La banque centrale d’Iran en première ligne pour contrer les sanctions occidentales

Les Echos

La banque centrale d’Iran s’efforce de contrecarrer la chute du rial et d’élaborer des circuits financiers permettant de contourner les sanctions occidentales.

L’effet des sanctions américaines de la fin décembre et la perspective de décisions européennes visant, elles aussi, la banque centrale d’Iran –  un accord de principe a été conclu hier soir pour interdire une grande partie des transactions des Européens avec la banque centrale – ont conduit à un dévissage accéléré de la monnaie iranienne, le rial. Elle est tombée mercredi à son plus bas sur le marché noir, à 18.000 pour 1 dollar, soit 40 % de moins qu’il y a trois mois. Une catastrophe pour le pouvoir d’achat des 78 millions d’Iraniens, puisque la plupart des produits de consommation sont importés. Pour Asadollah Asgaroladi, le président de la Chambre de commerce sino-iranienne, l’inflation atteint d’ailleurs actuellement 40 % en glissement annuel.

Explosion du marché noir

Le gouvernement iranien a interdit toute transaction en dessous de 14.000 rials pour 1 dollar, ce qui a provoqué une explosion du marché noir. L’accès à un site Internet qui fournit l’évolution de la monnaie, mesghal.ir, est bloqué depuis l’Iran et les « tweets » ou SMS contenant le mot dollar sont bloqués. Mahmoud Bahmani, le gouverneur de la banque centrale, convoqué par le Parlement mardi dernier, s’est engagé à reprendre le contrôle du marché des changes. Mais il ne dispose sans doute pas de réserves de change suffisantes pour contrecarrer longtemps une crise de défiance généralisée envers la monnaie nationale.

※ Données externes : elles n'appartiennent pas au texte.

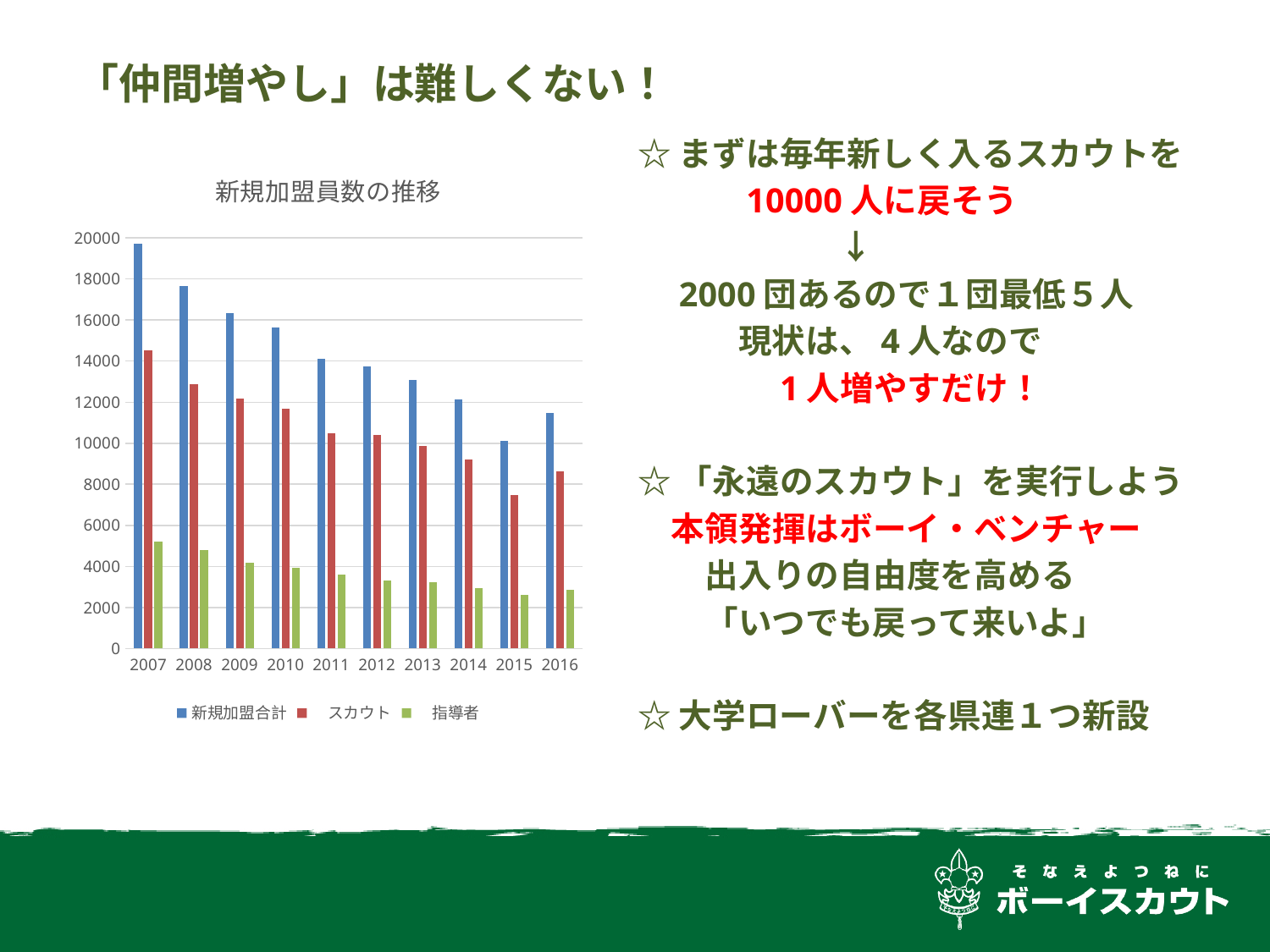
What is the title of the chart? 新規加盟員数の推移 Is the value for スカウト in 2015 greater or less than 8000? less How many years are shown on the x axis of the chart? 10 In which year is the value for 新規加盟合計 lowest? 2015 Is the value for 新規加盟合計 in 2007 greater or less than 18000? greater How many series does the chart's legend list? 3 Which is larger in 2010: the value for 新規加盟合計 or the value for スカウト? 新規加盟合計 In which year is the value for スカウト lowest? 2015 What kind of chart is shown on the slide? bar chart In which year is the value for 新規加盟合計 highest? 2007 Do the values for 新規加盟合計 generally rise or fall from 2007 to 2016? fall Is the value for 指導者 in 2007 greater or less than 4000? greater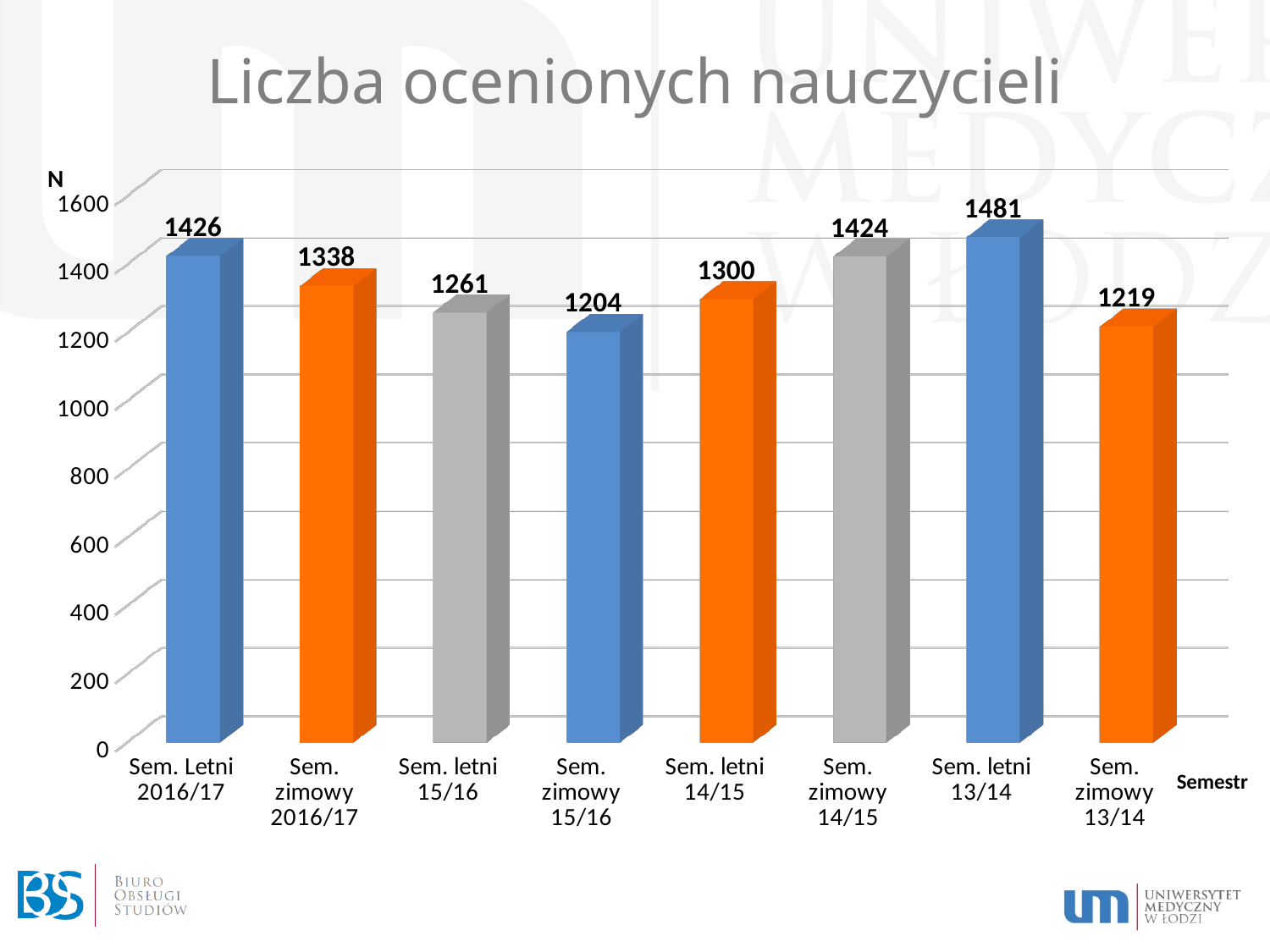
What is the value for Sem. letni 13/14? 1481 What is the difference between the values for Sem. letni 13/14 and Sem. zimowy 13/14? 262 Which semester has the lowest number of evaluated teachers? Sem. zimowy 15/16 Which semester has the highest number of evaluated teachers? Sem. letni 13/14 Which is larger, the value for Sem. letni 14/15 or Sem. zimowy 14/15? Sem. zimowy 14/15 What is the difference between the values for Sem. Letni 2016/17 and Sem. zimowy 2016/17? 88 Is the value for Sem. letni 15/16 greater or less than 1400? less What is the value for Sem. zimowy 15/16? 1204 How many semesters are shown on the chart? 8 What is the value for Sem. Letni 2016/17? 1426 What kind of chart is shown on the slide? bar chart What is the title of the chart? Liczba ocenionych nauczycieli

L’institut d’émission est aussi en première ligne pour contourner les sanctions occidentales. De source généralement bien informée à Téhéran, le régime miserait sur des banques en Biélorussie pour continuer à financer discrètement ses opérations, y compris l’achat d’équipements controversés pour son programme balistique et nucléaire. La banque centrale a décidé, le 15 janvier, d’accélérer l’ouverture d’une banque à Minsk, en sus des deux (Torgovoy Kapital Zao, liée à la banque iranienne Tajerat, et Honorbank) établies il y a deux dans une Biélorussie soumise, elle aussi, en raison de son régime autoritaire, à des sanctions occidentales et donc complaisante envers des parias internationaux. Téhéran aurait aussi prêté 400 millions de dollars à Minsk.

La banque centrale s’est aussi inquiétée de l’inclusion possible de la succursale parisienne de Tajerat sur une liste d’établissements ostracisés par les Occidentaux, ce qui réduirait considérablement les possibilités d’opérations en Europe, après la fermeture au printemps dernier de la banque EIH à Hambourg.

Enfin, Téhéran s’efforce de convaincre ses partenaires de se livrer à des opérations de troc ou de compensation en devises, afin de contourner la difficulté à se procurer des dollars sur les marchés internationaux. Les autorités monétaires iraniennes auraient eu des contacts répétés avec des officiels chinois et indiens à ce sujet, pour l’instant sans succès apparemment.